Aquello paraliza a Alberto que deja la mano en suspenso. La duquesa ya está quieta por efecto de la máquina, por lo que no debe esforzarse. Elvira se dirige hasta la guillotina y pone el seguro discretamente mientras simula estar lubricando las guías con un trozo de patata.

-¿ARGGSSLVIRÃÃÃ? -inquiere la duquesa.

-¿Le parece el momento de hacer eso? -pregunta Alberto-, ah, y otra cosa: ¿no le enseñaron a llamar antes de entrar en los aposentos?

-Lo siento, don Alberto -contesta Elvira-. Hay dos cosas que no soporta la duquesa: El sonido del yeso en la pizarra y el chirriar de la cuchilla al caer.

-¿Y la patata, qué pinta en eso?

-Es el mejor lubricante. Nada como unas cuantas rodajas crudas en la base para que un armario ropero se deslice. ¿Qué me va a decir a mí? Ah, y usted, duquesa... debería aprender algo: ¡QUIEN JUEGA CON FUEGO TARDE O TEMPRANO SE QUEMA!!!

-¡ARGGGGSSSHHH!!! -contesta la duquesa desde su complicada postura.

Elvira sale dando un portazo ya más sosegada.

Los amantes, superada la intromisión, reinician la brutal cópula hasta que sienten sus orgasmos llegar. Alberto extiende la mano y esta vez sí le da al resorte. La cuchilla baja acelerada hasta que alcanza el tope con un golpe seco, y queda a sólo un centímetro del cuello que se retuerce de placer. Cientos de pelos blancos, segados por el filo, levantan el vuelo como angelitos traviesos.
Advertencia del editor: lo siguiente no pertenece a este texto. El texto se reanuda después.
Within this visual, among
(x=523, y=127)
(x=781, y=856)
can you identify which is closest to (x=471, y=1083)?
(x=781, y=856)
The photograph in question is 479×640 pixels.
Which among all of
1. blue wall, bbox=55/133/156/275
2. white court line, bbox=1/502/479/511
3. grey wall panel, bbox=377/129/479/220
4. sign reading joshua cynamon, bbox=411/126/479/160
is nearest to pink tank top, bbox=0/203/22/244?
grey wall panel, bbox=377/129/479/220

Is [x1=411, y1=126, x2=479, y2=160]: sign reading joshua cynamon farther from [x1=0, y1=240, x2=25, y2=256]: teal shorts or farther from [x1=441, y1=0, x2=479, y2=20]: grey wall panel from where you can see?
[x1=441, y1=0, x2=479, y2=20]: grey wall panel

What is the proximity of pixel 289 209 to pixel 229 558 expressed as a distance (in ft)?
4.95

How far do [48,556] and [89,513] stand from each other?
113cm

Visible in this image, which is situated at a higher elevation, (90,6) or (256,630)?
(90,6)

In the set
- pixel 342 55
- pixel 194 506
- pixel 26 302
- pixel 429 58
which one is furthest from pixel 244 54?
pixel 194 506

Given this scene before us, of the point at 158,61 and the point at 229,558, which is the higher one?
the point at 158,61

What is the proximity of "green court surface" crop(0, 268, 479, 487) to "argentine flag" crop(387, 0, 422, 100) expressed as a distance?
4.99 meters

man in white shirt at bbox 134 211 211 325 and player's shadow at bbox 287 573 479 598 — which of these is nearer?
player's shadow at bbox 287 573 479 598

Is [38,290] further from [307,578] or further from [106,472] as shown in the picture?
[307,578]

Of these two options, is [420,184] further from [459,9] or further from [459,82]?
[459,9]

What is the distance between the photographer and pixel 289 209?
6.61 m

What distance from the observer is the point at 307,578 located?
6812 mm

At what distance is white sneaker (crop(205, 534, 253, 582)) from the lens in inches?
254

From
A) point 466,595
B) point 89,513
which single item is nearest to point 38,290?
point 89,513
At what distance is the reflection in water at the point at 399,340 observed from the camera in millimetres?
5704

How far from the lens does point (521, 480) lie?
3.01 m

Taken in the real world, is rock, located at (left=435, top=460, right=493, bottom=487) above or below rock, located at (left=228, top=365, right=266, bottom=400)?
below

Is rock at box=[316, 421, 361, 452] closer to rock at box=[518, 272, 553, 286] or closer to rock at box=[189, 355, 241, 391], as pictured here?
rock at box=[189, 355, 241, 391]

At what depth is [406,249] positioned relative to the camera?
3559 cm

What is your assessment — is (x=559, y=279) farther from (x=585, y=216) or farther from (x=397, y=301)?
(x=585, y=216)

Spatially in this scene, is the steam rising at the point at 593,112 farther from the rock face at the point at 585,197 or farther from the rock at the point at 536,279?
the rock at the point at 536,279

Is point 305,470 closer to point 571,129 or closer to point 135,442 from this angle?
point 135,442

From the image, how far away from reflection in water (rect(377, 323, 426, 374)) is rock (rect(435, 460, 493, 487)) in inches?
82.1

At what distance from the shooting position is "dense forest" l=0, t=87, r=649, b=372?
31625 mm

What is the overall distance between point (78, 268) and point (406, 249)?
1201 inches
La verga de Alberto se corre en su culito caliente. Nada como sentir el peligro cerca para estimular al más soso. Eso sí, peligro controlado con el seguro puesto.

 

EPÍLOGO:

Espero que saquéis algo de provecho de esa historia. Sobre todo, algún consejo sobre economía doméstica; aunque desestimaría lo del cultivo de bótox por considerarlo altamente peligroso en manos inexpertas, igual que la guillotina casera por requerir mucha altura de techo. Lo de las rodajas de patata sí funciona y es de mucha utilidad si os dedicáis a las mudanzas.

Aviso: Cualquier parecido con la realidad es pura coincidencia o paranoia torticera del lector/a.